Supplied passage

----

Predictive Analytics for Foot Ulcers Using Time-Series Temperature and Pressure Data
Department of Computer Science, Middlesex University London, London, UK
30秒速读
IN SHORT: This paper addresses the critical need for continuous, real-time monitoring of diabetic foot health by developing an unsupervised anomaly detection framework that identifies early ulcer risk from wearable sensor data, overcoming limitations of sporadic clinical evaluations.
核心创新
- Methodology First comparative study applying both Isolation Forest and KNN algorithms to multimodal foot sensor data (temperature and pressure) for early DFU risk detection.
- Methodology Development of a comprehensive feature engineering pipeline extracting 15+ physiological features from raw sensor data, including pressure derivatives, temperature variation rates, and gait cycle metrics.
- Biology Identification of strong correlation (r=0.48) between mean pressure in sensor region 3 and maximum temperature, providing biomechanical evidence for combined sensor monitoring.
主要结论
- Isolation Forest demonstrated superior sensitivity for detecting subtle anomalies (micro-pressure changes <100 units) with optimized hyperparameters (100 trees, max_samples=0.6, contamination=0.05), making it ideal for early risk detection.
- KNN/LOF showed higher sensitivity to extreme deviations (temperature spikes >40°C, pressure peaks in January/June 2024) but with increased false positives, suitable for flagging severe cases requiring immediate intervention.
- Strong biomechanical correlations were identified between pressure and temperature features (max_pressure_pData_3 and max_temp_tData: r=0.41; mean_pressure_pData_3 and max_temp_tData: r=0.48), validating multimodal sensor integration.
摘要: Diabetic foot ulcers (DFUs) are a severe complication of diabetes, often resulting in significant morbidity. This paper presents a predictive analytics framework utilizing time-series data captured by wearable foot sensors—specifically NTC thin-film thermocouples for temperature measurement and FlexiForce pressure sensors for plantar load monitoring. Data was collected from healthy subjects walking on an instrumented pathway. Unsupervised machine learning algorithms, Isolation Forest and K-Nearest Neighbors (KNN), were applied to detect anomalies that may indicate early ulcer risk. Through rigorous data preprocessing and targeted feature engineering, physiologic patterns were extracted to identify subtle changes in foot temperature and pressure. Results demonstrate Isolation Forest is sensitive to micro-anomalies, while KNN is effective in flagging extreme deviations, albeit at a higher false-positive rate. Strong correlations between temperature and pressure readings support combined sensor monitoring for improved predictive accuracy. These findings provide a basis for real-time diabetic foot health surveillance, aiming to facilitate earlier intervention and reduce DFU incidence.

----

Data supplied

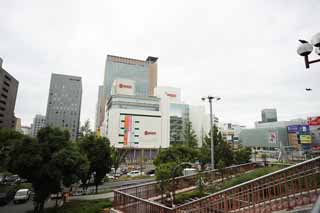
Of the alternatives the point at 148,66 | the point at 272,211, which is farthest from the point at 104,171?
the point at 148,66

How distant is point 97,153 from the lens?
64.6ft

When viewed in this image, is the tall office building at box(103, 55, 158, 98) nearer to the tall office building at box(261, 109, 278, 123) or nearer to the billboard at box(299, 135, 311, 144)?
the tall office building at box(261, 109, 278, 123)

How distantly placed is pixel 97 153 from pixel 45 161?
7699 mm

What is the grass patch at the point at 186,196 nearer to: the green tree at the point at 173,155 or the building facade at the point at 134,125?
the green tree at the point at 173,155

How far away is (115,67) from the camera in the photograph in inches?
4213

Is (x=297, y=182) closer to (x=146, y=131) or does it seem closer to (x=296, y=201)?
(x=296, y=201)

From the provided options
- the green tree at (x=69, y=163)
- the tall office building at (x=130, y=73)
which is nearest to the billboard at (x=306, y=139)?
the green tree at (x=69, y=163)

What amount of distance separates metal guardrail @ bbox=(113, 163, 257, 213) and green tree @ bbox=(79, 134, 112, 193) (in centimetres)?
1058

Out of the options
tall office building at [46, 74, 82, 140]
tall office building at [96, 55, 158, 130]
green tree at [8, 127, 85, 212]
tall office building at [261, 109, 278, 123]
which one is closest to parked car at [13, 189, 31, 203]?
green tree at [8, 127, 85, 212]

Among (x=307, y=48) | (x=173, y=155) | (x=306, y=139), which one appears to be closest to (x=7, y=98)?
(x=173, y=155)

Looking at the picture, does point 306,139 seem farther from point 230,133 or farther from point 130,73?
point 130,73

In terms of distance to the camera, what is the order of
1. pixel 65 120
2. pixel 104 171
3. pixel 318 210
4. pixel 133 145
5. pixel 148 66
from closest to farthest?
pixel 318 210
pixel 104 171
pixel 133 145
pixel 65 120
pixel 148 66

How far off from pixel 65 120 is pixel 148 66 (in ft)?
185

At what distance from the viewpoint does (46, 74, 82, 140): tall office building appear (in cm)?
10406
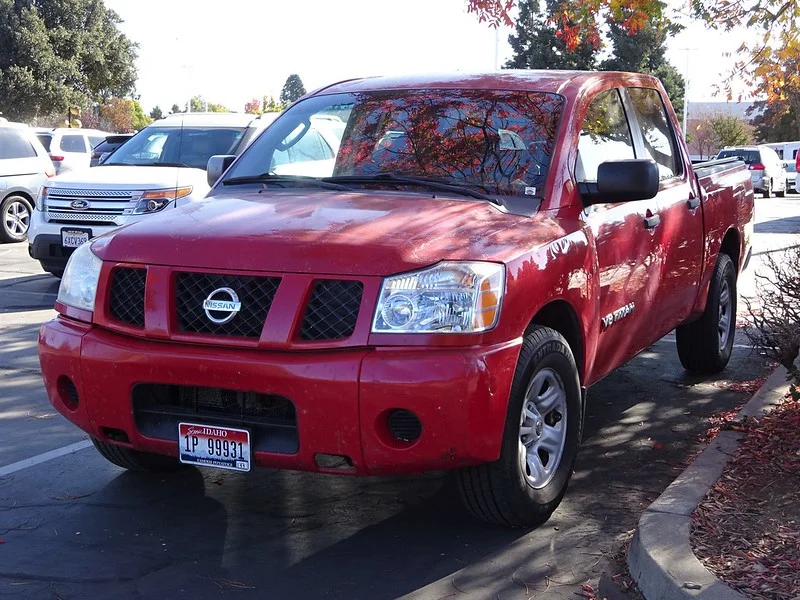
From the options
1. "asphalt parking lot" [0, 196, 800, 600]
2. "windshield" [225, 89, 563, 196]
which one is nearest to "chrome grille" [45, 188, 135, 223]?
"asphalt parking lot" [0, 196, 800, 600]

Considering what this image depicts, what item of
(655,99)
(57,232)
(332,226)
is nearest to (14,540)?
(332,226)

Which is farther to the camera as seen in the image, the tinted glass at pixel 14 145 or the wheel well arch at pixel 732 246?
the tinted glass at pixel 14 145

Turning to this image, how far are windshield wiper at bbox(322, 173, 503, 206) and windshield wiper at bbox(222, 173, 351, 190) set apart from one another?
6 cm

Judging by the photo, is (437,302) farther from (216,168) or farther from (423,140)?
(216,168)

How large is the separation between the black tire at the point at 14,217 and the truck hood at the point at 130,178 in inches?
185

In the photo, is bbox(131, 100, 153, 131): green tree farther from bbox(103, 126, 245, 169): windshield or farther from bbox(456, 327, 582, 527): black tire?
bbox(456, 327, 582, 527): black tire

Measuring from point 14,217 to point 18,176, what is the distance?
636mm

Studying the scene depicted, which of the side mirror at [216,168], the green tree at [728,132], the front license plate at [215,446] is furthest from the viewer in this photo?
the green tree at [728,132]

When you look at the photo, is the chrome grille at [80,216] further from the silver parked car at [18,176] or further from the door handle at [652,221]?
the door handle at [652,221]

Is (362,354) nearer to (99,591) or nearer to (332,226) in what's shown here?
(332,226)

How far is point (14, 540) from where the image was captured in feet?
14.2

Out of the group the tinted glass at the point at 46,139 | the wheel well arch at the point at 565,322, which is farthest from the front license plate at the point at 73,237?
the tinted glass at the point at 46,139

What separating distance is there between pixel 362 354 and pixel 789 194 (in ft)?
128

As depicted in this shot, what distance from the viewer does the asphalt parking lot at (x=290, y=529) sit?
12.9 feet
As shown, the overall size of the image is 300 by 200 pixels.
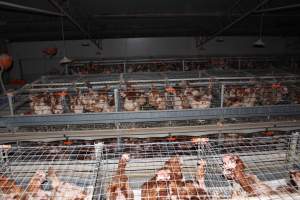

----

How to complete this task
Return the stretch of the foot ulcer summary from "- Methodology Development" through "gait cycle metrics.", copied word for word.

Result for this task
- Methodology Development of a comprehensive feature engineering pipeline extracting 15+ physiological features from raw sensor data, including pressure derivatives, temperature variation rates, and gait cycle metrics.